Beata Drzazga, a woman from the list of 100 women of 2022 by Forbes magazine, talks about whether you need to be a Visionary for our projects to be successful, or whether it is enough to just have experience. A visionary entrepreneur, founder of many companies and a speaker at business conferences in Poland and around the world.
Should an entrepreneur also be a visionary or is it better if he is only a strategist?
First of all, he should be a Visionary, because vision is connected with strategy. The strategy must be linked to the vision. We must not confuse this vision with visionary. The vision of an entrepreneur is that you see something you are planning, then you choose the right strategy and include the team that implements it. Visionary, on the other hand, is something that is new, it is the introduction of something that does not exist yet, which is different from anything that has been created so far. When I started the creation of BetaMed SA, I thought to myself why nobody introduces new possibilities of caring for patients, e.g. in their homes. I began to have visions of what such a service for patients would look like and what value it would be for the health market in Poland. Just as in various services staff are trained on how to take care of customers, so in health care the same should apply to patient care.

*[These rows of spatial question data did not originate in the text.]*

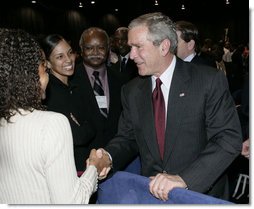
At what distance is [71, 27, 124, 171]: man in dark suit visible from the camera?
3.28 meters

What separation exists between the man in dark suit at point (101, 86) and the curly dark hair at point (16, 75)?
4.81ft

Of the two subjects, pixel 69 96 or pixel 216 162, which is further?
pixel 69 96

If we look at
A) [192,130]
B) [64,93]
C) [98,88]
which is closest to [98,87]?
[98,88]

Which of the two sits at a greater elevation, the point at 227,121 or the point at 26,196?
the point at 227,121

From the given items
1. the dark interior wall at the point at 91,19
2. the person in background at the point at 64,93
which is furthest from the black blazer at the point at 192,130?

A visionary is successful when he is guided by imagination or experience?
Above all, imagination. Even if someone is young and lacks experience, they should first have an idea, a vision. Everyone will gain experience by working and creating something. But we must already have imagination and an idea when we start our own business. Of course, it is also the case that if you are an experienced entrepreneur, you go your own way, then suddenly something enlightens you and you have an idea for a new business. But I am of the opinion that in order to call ourselves a visionary, we must be born with it and introduce ideas into the world that have not yet existed.
Why do they say Mrs. Visionary?
All my life I want to change something, improve it, I have visions of how something could be more useful, useful, pleasant or more functional, something that no one has invented yet. I love setting new trends, being the doyen of these trends. And I dream that my effort will not go to waste, that my ideas will be useful to others. I was very pleased when it was confirmed by St. pm. Mr. Janusz Bryzek, a Polish scientist and entrepreneur, an engineer from Silicon Valley, said to me – Beata, what you have created and what you are still creating is no wonder because you are simply a Visionary.
Are we born a visionary or do we become by observing the world?
I guess anyway. After myself, I can say that I was born a Visionary, I was born with a passion for caring for the elderly, suffering people and as a girl I imagined how to help them, how to make their lives better. Later, when I started working in the health service, I started gaining experience, I began to imagine how this care could be improved in nursing facilities. I knew everyone would benefit from it. But I think that someone with the observation of the world can become a Visionary if he already had these features.
Where to look for inspiration to have visions?
You have to look at other people, what path they went through to create something. But most of all, look at the market, what it needs and what the world doesn’t have yet. Then try to visualize and create it yourself. But most of all, you need to have the will to create something, to have an incredible conviction that it makes sense. Every time I start creating something, I get such wings that I tell my children “I feel as if I had the world in my hands”. My family loves this joy, the twinkle in my eye.
Why do so many visionaries fail and never recover?
Because they quickly lose faith in themselves. They have too much “inner parent” and not enough “child”. The child is trusting and is not easily discouraged from his dreams. The “parent” is someone who constantly criticizes us, warns us, threatens us with the consequences of failure. These features inhibit our development, add disbelief to us, fuel the awareness of risk. And someone who has a lot of “inner child”, but above all a lot of “adult” is more often positive and braver in action.